_TEXT SECTION:_
Wednesday, May 28, 2008

Threads and GCs

Hi all,

We can now compile a pypy-c that includes both thread support and one of our semi-advanced garbage collectors. This means that threaded Python programs can now run not only with a better performance, but without the annoyances of the Boehm garbage collector. (For example, Boehm doesn't like too much seeing large numbers of __del__(), and our implementation of ctypes uses them everywhere.)

Magic translation command (example):

   translate.py --thread --gc=hybrid targetpypystandalone --faassen --allworkingmodules

Note that multithreading in PyPy is based on a global interpreter lock, as in CPython. I imagine that we will get rid of the global interpreter lock at some point in the future -- I can certainly see how this might be done in PyPy, unlike in CPython -- but it will be a lot of work nevertheless. Given our current priorities, it will probably not occur soon unless someone steps in.

10 comments:

Anonymous said...

How could GIL be removed from PyPy?

Armin Rigo said...

By using fine-grained locking: locking every dictionary and list while it is used. This is what Jython does (or more precisely, what Jython asks the JVM to do for it). This certainly comes with a performance penalty, so it would only pay off if you actually have and can use multiple CPUs -- which is fine in PyPy: you would just translate different pypy-c's depending on the use case.

This would be a pain to implement in CPython, in particular because of refcounting. Even if the Py_INCREF and Py_DECREF macros were made thread-safe, all C-level APIs that manipulate borrowed references might have to be redesigned.

Anonymous said...

Pyprocessing may serve multi-core cpu needs for the time being, as it's an almost drop-in replacement for the threading module.

I think it uses ctypes, so it should work with pypy.

Maciej Fijalkowski said...

pyprocessing has it's own problems (not that threads has no problems at all :)

1. Memory usage, you need basically n times more memory when n is number of processes

2. you cannot pass arbitrary data between processes, just stuff that you can marshal/pickle which is a bit huge limitation.

_TASK SET:_
**a.** In the post on PyPy threads and garbage collectors, what is multithreading in PyPy based on?
**b.** Carry the post on PyPy threads and garbage collectors forward from its last sentence.

_RAW DATA:_
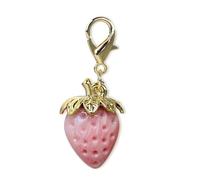 Sbredit Cute cherry Keychain,Cherry Bag Charm,Handbag Charms for Purses,Key Chains Accessories, FCM, S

_EXPECTED OUTPUTS:_
**a.** A global interpreter lock, as in CPython.

**b.**
3. on the other hand, multiple processes provides you better control, although not via threading drop-in replacement.

Cheers,
fijal

Anonymous said...

The live demos seem to be down... :(

Maciej Fijalkowski said...

Back online. Our test server is down as well, which makes it a bit hard to know stuff :(

Connelly Barnes said...

In response to maciej, OSes that implement copy-on-write fork (Linux, but not Windows, unsure about Mac OS X), don't take n times more memory. Fine-grained locking and an OpenMP-like syntax would be potentially useful. Maybe you could get a student to prototype these for you. But I'm sure someone will find a way to parallelize Python eventually, or we'll all switch to some other language, as the number of cores goes to infinity.

Connelly Barnes said...

In my previous comment, I was partly wrong: COW reduces memory usage, however, in CPython the refcounting will cause the interpreter to write to every area of memory, so the reduction may not be that significant. Also, IronPython supports fine-grained locks.

nekto0n said...

Would it be better to lock not whole mutable object but just an element or slice(for lists) and not lock object for reading operations?
It's a common method used in DBMS. A small and fast realisation(if it's possible to create) in PyPy whould be great =)

Rushen Aly said...

Is there any calendar date for removal of GIL? or is it just a wish. Secondly, what is your speed aim compared with Java?
Thanks...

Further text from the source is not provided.